Excerpt from No Man’s Brooklyn, novel-in-progress.
The coke parties were my favorite. It was when everyone was happiest. Everyone usually meant my mother, father, and their friends, Tony and Dina.
My mother would tell me—Tony and Dina are coming over tonight—and I knew that meant a coke party and I got excited.
The coke turned them into children again. Or a peculiar breed of children with waxy glowing faces and eyes full of fire. Good fire. Not dragon-fire or hell-fire. The fire of all-night magic.
Tony, who worked sanitation with my father, was a barrel-chested Italian man with tattoos and two thick dark rugs for eyebrows. Like two baby Muppets had sprouted above his eyes. Tony loved to laugh. It was a high-pitched, wheezing laugh, a dolphin squeal that didn’t match his muscles and tattoos.
His wife, Dina, was the smart one in the bunch. That’s how I thought of her because she was a college graduate. She was the only college graduate I knew. No one in my family had graduated college. My father had dropped out in sixth grade, my mother in eighth grade. Because Debby was the smart one I always found it odd that she did coke with the others. I suppose I thought college graduates didn’t do coke, that they were too smart or too good for it. Maybe I thought higher education meant higher living, I don’t know.
Yet I was glad Dina did coke with them, because then everyone was unified in their happiness. Later when my mother quit doing coke and my father continued doing it, the unity dissolved and was replaced by violent discord.
The kitchen was where the action took place. As soon as Tony and Dina entered our apartment, my father would press—Tony did you get the stuff. Tony, smiling big, would put my father’s mind at ease—Yea Louie I got the stuff. And both of them would enliven with anticipation.
Seated at the kitchen table, Tony or my father would razor-cut lines on a small mirror engraved with a Heinken logo.
(I found that mirror about fifteen minutes ago in one of my father’s kitchen drawers.
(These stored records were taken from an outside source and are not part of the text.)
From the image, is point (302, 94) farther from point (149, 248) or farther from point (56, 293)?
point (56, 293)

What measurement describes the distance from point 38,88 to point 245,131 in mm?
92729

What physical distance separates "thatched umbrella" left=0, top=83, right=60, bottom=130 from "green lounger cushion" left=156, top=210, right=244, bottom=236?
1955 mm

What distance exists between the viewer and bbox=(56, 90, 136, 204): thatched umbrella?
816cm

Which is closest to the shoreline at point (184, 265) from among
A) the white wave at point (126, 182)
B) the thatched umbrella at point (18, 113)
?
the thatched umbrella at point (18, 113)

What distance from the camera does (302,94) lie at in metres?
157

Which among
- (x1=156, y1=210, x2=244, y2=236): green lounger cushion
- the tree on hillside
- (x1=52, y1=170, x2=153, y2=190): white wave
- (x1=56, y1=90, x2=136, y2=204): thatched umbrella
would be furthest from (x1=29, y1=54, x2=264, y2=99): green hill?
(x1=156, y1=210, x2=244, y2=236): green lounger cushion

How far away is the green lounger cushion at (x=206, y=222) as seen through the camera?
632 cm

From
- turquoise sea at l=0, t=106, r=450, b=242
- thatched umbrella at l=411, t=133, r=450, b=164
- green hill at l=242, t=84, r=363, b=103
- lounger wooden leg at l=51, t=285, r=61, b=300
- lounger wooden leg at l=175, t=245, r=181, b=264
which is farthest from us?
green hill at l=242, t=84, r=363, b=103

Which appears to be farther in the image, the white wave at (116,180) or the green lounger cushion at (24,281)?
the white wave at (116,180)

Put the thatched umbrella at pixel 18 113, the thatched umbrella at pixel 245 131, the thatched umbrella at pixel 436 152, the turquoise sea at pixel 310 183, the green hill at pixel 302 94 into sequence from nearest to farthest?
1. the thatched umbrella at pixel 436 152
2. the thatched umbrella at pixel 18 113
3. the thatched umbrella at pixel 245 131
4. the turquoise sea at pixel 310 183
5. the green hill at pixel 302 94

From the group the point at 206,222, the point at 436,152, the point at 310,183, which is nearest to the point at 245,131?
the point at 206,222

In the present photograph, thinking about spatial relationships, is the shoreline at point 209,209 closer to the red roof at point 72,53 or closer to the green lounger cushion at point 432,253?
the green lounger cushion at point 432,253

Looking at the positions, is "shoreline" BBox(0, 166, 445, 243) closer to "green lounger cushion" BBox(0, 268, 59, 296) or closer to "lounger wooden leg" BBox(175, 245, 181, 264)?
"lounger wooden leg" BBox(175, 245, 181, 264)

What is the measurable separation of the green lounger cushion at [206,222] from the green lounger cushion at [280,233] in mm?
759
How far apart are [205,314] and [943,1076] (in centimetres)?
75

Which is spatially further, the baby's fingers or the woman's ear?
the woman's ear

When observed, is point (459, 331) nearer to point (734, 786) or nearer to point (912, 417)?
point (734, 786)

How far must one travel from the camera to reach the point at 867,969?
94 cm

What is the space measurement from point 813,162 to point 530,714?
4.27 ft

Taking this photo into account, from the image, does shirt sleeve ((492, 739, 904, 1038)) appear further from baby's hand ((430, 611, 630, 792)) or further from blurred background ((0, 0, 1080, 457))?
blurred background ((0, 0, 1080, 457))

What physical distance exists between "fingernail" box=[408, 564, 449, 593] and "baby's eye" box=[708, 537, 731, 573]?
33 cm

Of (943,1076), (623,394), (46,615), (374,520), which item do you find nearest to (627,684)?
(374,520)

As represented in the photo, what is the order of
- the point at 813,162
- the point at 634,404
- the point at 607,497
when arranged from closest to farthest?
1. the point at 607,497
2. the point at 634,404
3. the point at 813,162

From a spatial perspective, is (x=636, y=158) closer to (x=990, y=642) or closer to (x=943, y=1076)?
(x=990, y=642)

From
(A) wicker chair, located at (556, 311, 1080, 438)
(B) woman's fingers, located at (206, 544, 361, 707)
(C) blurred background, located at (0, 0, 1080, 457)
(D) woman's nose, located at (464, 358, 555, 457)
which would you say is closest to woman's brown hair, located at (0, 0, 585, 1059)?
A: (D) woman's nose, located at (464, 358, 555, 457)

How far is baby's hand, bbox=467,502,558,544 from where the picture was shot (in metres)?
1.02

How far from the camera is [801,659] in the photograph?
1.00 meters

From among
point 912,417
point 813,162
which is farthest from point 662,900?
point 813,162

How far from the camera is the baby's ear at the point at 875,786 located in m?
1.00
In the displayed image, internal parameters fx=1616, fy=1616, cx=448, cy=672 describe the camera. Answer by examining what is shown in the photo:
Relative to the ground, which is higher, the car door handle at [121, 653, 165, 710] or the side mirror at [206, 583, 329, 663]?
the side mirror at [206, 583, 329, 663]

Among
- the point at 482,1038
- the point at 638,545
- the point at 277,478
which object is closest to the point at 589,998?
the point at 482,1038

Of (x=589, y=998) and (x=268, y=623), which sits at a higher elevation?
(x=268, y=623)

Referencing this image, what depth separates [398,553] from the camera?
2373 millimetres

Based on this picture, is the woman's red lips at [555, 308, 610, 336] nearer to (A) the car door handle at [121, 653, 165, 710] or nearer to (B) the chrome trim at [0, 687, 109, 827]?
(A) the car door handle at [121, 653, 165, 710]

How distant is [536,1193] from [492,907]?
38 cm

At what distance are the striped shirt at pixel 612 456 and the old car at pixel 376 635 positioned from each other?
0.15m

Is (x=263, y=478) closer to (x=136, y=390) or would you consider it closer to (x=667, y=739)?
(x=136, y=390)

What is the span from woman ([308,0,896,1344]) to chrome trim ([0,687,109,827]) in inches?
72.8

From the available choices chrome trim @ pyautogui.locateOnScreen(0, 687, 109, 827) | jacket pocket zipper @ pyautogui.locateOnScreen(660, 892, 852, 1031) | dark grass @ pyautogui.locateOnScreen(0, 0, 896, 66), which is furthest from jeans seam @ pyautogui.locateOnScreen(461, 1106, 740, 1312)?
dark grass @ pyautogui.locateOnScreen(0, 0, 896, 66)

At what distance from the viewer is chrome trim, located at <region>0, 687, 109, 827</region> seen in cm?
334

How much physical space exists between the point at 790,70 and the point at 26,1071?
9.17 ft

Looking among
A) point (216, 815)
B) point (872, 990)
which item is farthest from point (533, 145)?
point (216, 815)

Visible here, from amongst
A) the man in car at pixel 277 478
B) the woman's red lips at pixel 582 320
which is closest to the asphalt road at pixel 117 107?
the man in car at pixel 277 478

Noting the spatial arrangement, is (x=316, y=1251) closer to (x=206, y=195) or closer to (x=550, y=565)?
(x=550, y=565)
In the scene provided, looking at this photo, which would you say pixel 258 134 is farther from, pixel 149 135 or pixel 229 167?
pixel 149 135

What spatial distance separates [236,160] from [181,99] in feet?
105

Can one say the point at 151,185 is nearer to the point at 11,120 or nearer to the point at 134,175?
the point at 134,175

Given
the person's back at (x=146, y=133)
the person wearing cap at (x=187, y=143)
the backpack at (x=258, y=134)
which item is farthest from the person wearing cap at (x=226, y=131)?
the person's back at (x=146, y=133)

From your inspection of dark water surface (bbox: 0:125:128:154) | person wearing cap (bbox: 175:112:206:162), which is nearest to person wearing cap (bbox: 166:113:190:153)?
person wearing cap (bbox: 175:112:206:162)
The past is never dead, Faulkner said, it’s not even past. I thought of that. And wondered when was the last time lines had been snorted off the mirror.)
I loved the exactitude of the ritual. The methodical dicing of the lines. The cut plastic straw or rolled-up bill passed around. The vacuum-sucking snorts, and the finicky staccato inhalations draining the residue lining the inside of the nostrils.
My father never let me stay in the kitchen when they snorted. He’d tell me to go in the living room and watch TV. Fortunately, the kitchen was adjacent to the living room, and leaning against the base of the recliner, “watching TV,” I’d angle myself just so and watch them through the doorway. Yet listening to them brought even greater pleasure than watching them.
The din of their voices, growing bright and electric, the ripples of laughter, with Tony’s pitch reaching kettle-steam frequencies.
On those nights they talked and talked and talked, bright ribbons of noise in which they wrapped themselves. I savored and cherished their communion. It was like being coked-up through osmosis.
Their joy was my joy, their cheer my cheer, their energy my energy.
It was togetherness, albeit a second-rate version, for it only lasted as long as the effects of the drug did. The aftermath of the coke parties, the post-script, was never any good.
When we were all high, it was great. The comedowns, on the other hand, left jus jangled.
In those periods, the magic of childhood dimmed and we darkened and grew old before our time.
Between childhood and death lay an inclement center which refused to keep still.